Radiology Coding Alert

You Be the Coder:

Not All X-Ray Claims Qualify For Modifier 50

Question: When can we append modifier 50 to bilateral X-ray claims?

New York Subscriber

Answer: If the X-ray code includes the word “Bilateral” in the descriptor, you should not add a modifier to show that the test is bilateral. You should know how to report the appropriate codes and modifiers when you do report a unilateral code bilaterally.

What is modifier 50? Modifier 50 tells the payer that the provider performed a unilateral procedure (described by a unilateral CPT® code) bilaterally during the same session.

Consider this example: Code 73521 (Radiologic examination, hips, bilateral, with pelvis when performed; 2 views) includes the word “bilateral” and instructs you that you need two views of each hip to use the code. You should report 73521 without a bilateral modifier to indicate a bilateral service.

Check payer preferences: Although your payer may sometimes require you to use modifier 50 for bilateral claims, this is not true for all bilateral x-ray claims.

Medicare rule: Medicare typically requires you to report the relevant CPT® code with modifier 50 on one line only.

Example: You report a bilateral 73620 (Radiologic examination, foot; two views) service to a payer requiring you to follow this one-line reporting rule. You would submit 73620-50.

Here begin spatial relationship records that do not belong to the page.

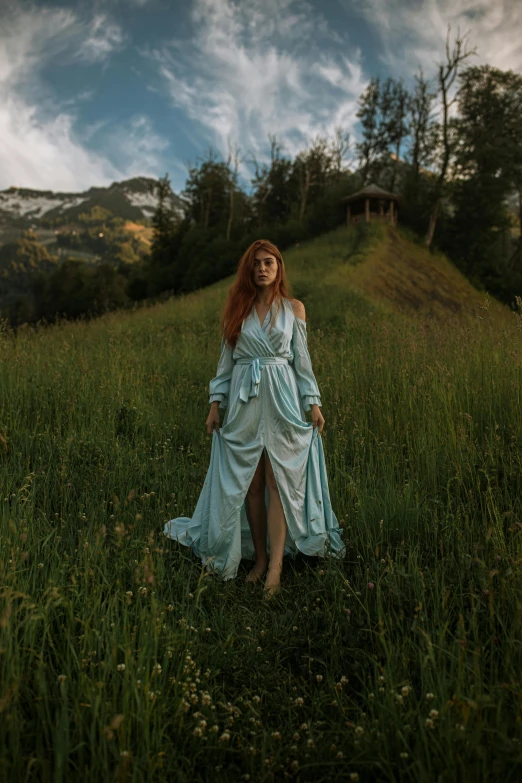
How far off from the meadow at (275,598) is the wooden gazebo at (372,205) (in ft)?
89.6

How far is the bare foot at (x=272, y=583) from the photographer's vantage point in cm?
346

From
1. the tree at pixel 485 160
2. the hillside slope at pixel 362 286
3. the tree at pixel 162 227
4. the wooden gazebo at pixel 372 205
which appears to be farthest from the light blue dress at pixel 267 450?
the tree at pixel 162 227

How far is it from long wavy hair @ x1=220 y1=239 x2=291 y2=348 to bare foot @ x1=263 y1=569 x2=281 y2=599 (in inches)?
65.3

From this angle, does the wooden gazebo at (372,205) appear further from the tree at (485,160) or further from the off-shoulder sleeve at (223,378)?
the off-shoulder sleeve at (223,378)

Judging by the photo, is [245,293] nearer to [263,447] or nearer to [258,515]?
[263,447]

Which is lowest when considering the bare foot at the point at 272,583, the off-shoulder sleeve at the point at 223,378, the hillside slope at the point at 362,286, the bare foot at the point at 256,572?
the bare foot at the point at 256,572

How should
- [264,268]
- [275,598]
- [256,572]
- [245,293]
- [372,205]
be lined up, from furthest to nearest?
1. [372,205]
2. [245,293]
3. [264,268]
4. [256,572]
5. [275,598]

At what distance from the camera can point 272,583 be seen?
11.6 ft

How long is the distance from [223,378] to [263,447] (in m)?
0.67

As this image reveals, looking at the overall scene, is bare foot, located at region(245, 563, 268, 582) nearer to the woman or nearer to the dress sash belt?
the woman

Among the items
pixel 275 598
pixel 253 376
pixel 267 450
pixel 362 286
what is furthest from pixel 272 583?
pixel 362 286

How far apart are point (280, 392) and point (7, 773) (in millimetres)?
2569

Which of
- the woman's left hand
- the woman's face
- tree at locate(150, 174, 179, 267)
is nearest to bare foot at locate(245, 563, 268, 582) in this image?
the woman's left hand

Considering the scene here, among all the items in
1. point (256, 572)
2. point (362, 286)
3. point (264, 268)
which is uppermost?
point (362, 286)
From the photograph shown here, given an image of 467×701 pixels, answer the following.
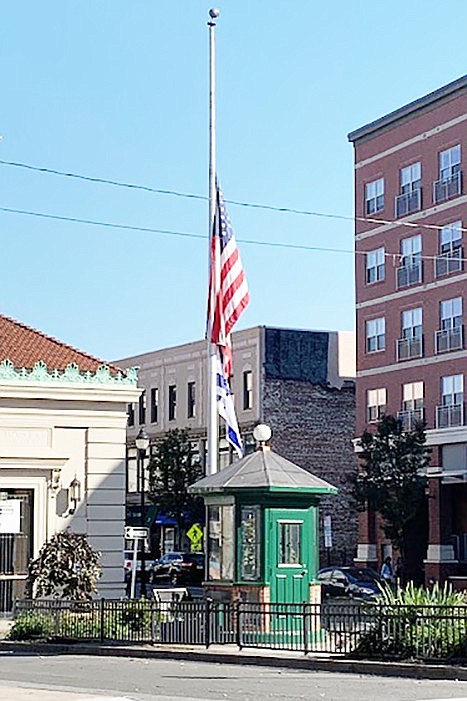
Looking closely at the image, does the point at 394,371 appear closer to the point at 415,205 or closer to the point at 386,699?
the point at 415,205

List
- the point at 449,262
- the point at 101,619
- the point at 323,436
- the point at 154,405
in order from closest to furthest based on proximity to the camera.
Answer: the point at 101,619
the point at 449,262
the point at 323,436
the point at 154,405

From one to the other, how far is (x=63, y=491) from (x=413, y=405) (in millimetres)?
29754

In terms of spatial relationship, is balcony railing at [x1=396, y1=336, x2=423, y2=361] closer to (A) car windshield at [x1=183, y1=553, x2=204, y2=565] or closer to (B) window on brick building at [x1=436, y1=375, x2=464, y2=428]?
(B) window on brick building at [x1=436, y1=375, x2=464, y2=428]

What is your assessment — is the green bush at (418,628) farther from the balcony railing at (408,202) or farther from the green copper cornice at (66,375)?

List twice: Other payers may instruct you to list the procedure code twice and append 50 to the second code. If this were the case with the example above, you would report the following:

-   73620
-   73620-50

RT and LT modifiers: Still other payers want you to report the code twice, using modifiers RT (Right side) and LT (Left side). This is the most common method for reporting bilateral X-rays, such as the following:

-   773620-RT
-   773620-LT

Tip: Get your payers’ preferences in writing, and apply them every time.